Blow Out

‘Blow Out – Um Tiro na Noite’, de Brian De Palma: Epítome da excelência maneirista

Por Fernando Oriente

‘Blow Out – Um Tiro na Noite’, de 1981, deve ser encarado não apenas com uma das obras-primas de Brian De Palma – o que de fato ele é -, mas principalmente como um epítome dos elementos formais, temáticos, estéticos e discursivos da obra desse que é o mais talentoso realizador do cinema americano desde os anos 1970, ao lado de Cimino, Coppola e Abel Ferrara. De Palma surge dentro de um cinema moderno tardio, no qual ele chega como um cineasta que tem que lidar com o peso de toda uma história dessa arte, cuja época clássica já havia se encerrado desde o final da década de 1950 e cuja época moderna enfrentava seu esgotamento no momento mesmo em que ele começava a realizar seus longas; como afirma Alain Bergala, a respeito desse período histórico, em seu ensaio ‘De Certa Maneira’.

O texto de Bergala é sobre o maneirismo cinematográfico e, falar sobre ‘Blow Out’, bem como de toda a obra de De Palma, nos remete obrigatoriamente à questão do maneirismo e alguns de seus conceitos centrais. Os anos 1970, e principalmente os 80, foram marcados por cineastas maneiristas dos mais distintos estilos, que dentro dessa estética produziram filmes que vão da mediocridade (Jean-Jacques Beineix, Luc Besson e vários outros) até a excelência (Brian De Palma, Dario Argento, Raul Ruíz, Philippe Garrel, Coppola, entre outros). São realizadores que “chegaram ‘tarde demais’, depois que um ciclo da história de sua arte já havia sido completado e uma certa perfeição atingida pelos mestres que lhes tinham precedido de perto.” (Bergala).
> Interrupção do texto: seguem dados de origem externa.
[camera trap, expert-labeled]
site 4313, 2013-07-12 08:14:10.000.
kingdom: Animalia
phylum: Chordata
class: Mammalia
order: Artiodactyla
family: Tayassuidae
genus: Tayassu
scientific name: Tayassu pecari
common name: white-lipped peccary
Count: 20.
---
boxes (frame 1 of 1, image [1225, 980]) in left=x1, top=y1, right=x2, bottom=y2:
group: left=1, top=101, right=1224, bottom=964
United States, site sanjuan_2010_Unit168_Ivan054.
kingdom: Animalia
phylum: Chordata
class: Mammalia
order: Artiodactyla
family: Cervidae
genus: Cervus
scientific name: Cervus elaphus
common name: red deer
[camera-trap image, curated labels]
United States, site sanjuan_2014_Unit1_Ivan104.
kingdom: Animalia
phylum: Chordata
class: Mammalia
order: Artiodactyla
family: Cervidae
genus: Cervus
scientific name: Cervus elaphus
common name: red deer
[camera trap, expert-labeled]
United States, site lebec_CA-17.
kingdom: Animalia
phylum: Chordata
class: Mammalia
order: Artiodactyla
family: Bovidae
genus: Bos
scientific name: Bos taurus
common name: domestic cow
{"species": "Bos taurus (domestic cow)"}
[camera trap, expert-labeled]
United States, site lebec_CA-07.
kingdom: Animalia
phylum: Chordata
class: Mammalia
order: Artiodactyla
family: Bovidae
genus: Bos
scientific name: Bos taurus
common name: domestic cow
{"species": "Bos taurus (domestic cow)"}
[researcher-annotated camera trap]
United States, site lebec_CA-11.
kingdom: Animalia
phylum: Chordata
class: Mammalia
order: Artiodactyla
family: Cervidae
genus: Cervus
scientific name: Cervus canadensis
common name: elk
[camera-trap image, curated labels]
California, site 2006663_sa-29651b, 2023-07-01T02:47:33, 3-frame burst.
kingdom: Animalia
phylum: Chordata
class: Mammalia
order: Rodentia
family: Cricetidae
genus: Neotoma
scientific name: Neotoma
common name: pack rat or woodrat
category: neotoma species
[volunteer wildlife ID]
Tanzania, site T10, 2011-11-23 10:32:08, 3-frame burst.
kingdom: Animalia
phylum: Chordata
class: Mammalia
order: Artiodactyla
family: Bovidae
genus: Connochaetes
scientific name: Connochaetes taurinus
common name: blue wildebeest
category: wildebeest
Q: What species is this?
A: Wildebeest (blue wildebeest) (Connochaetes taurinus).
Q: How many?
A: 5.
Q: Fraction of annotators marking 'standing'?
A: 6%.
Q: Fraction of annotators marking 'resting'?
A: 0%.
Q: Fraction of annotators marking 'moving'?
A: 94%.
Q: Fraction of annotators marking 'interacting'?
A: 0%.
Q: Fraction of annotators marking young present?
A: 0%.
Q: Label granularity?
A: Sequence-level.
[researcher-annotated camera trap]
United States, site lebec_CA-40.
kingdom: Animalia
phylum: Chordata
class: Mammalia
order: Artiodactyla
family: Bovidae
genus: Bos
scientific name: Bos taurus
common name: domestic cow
Essa conceitualização nos permite definir o maneirismo no cinema como uma estética cujos filmes se inscrevem em um jogo de relação entre uma (ou mais) obra originária e uma obra segunda – o filme maneirista -, obra esta que opera a partir da primeira e a ela se remete sempre, num trabalho de distorção, de exageração e de reconfiguração figurativa e narrativa (Fabien Boully). O maneirismo em Brian De Palma é potência criadora, que permite o diretor realizar filmes que transcendem qualquer rótulo. O que De Palma cria em ‘Blow Out’ é uma obra nova; um novo que, como simulacro maneirista, remete a outro cinema, a outras imagens, mas de uma maneira em que o filme acaba por promover novos sentidos e significações daquilo que emula.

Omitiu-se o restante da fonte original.